- _Obiettivo dell'esercizio_:
Aggiorna il passo dell'intervista che va da "La storia di" fino a "scelta di un’opera?", riscrivendolo per intero con "elenco" al posto di "catalogo".

- _Pagina_:
....

La storia di Vivian Maier di orecchio acerbo

Nel vostro catalogo ci sono giovani autori come Nadia Terranova accanto a “vecchi maestri”, come Matilde Serao o addirittura Edgar Allan Poe. Qual è il vostro criterio di selezione al momento della scelta di un’opera?
“I nostri criteri sono vari tanto quanto è vario il nostro catalogo. Alcune proposte ci arrivano direttamente dagli autori o dagli illustratori, come nel caso di Nadia Terranova. Negli ultimi anni poi si è aggiunta anche una componente di acquisizione di diritti dall’estero: nelle fiere internazionali, come quella di Bologna, ci concentriamo sia sulla cessione dei nostri titoli all’estero sia su una scelta di bei titoli che pensiamo valga la pena di far conoscere al pubblico italiano. Altri progetti invece nascono all’interno della casa editrice, e in questo caso siamo direttamente noi a coinvolgere gli autori e gli illustratori proponendogli l’idea e chiedendogli di sviluppare un racconto. Insomma le scelte arrivano in maniera molto varia e quindi anche il catalogo è piuttosto variegato”.

Infatti tra le vostre pubblicazioni ci sono anche svariati libri con una forte tematica storico-politica; come lo stesso Bruno di Nadia Terranova, ma anche ’45, o l’Autobus di Rosa, e altri più sociali, come Mio padre il grande pirata.
“Ci interessa molto raccontare il contemporaneo e la storia recente. Ci sembra che in fondo ai ragazzi e ai bambini si possa parlare di tutto, chiaramente trovando una giusta chiave di comunicazione per affrontare argomenti difficili (o argomenti a cui i bambini sono poco abituati). In generale siamo convinti che non esistano argomenti tabù e quindi cerchiamo di stare molto attenti al contemporaneo, inteso come il mondo che ci circonda e che circonda, soprattutto, i piccoli lettori. Purtroppo la nostra attualità presenta anche delle situazioni difficili, come il tema della migrazione: per questo abbiamo pubblicato Migrando di Mariana Chiesa Mateos, e stiamo per pubblicare un libro che crediamo indispensabile di Armin Greder. Quello di Greder è un libro che ci sembra fondamentale ma è particolarmente duro e quindi in questo caso non sarà proposto ai bambini: ci sarà una fascia d’età in quarta di copertina”.

....

- _Materiale fornito_:
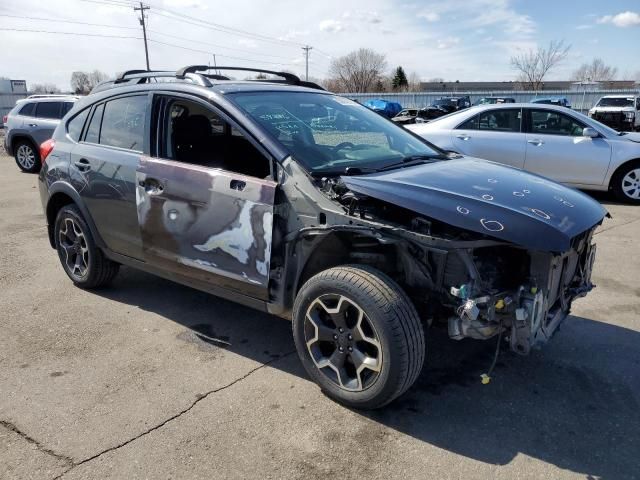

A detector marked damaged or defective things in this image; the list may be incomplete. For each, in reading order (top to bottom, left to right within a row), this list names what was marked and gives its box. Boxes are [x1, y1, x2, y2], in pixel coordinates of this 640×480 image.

cracked pavement [1, 155, 640, 480]
damaged gray suv [37, 66, 608, 408]
crumpled front end [442, 227, 596, 354]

....

- _Risposta al compito_:
La storia di Vivian Maier di orecchio acerbo

Nel vostro elenco ci sono giovani autori come Nadia Terranova accanto a “vecchi maestri”, come Matilde Serao o addirittura Edgar Allan Poe. Qual è il vostro criterio di selezione al momento della scelta di un’opera?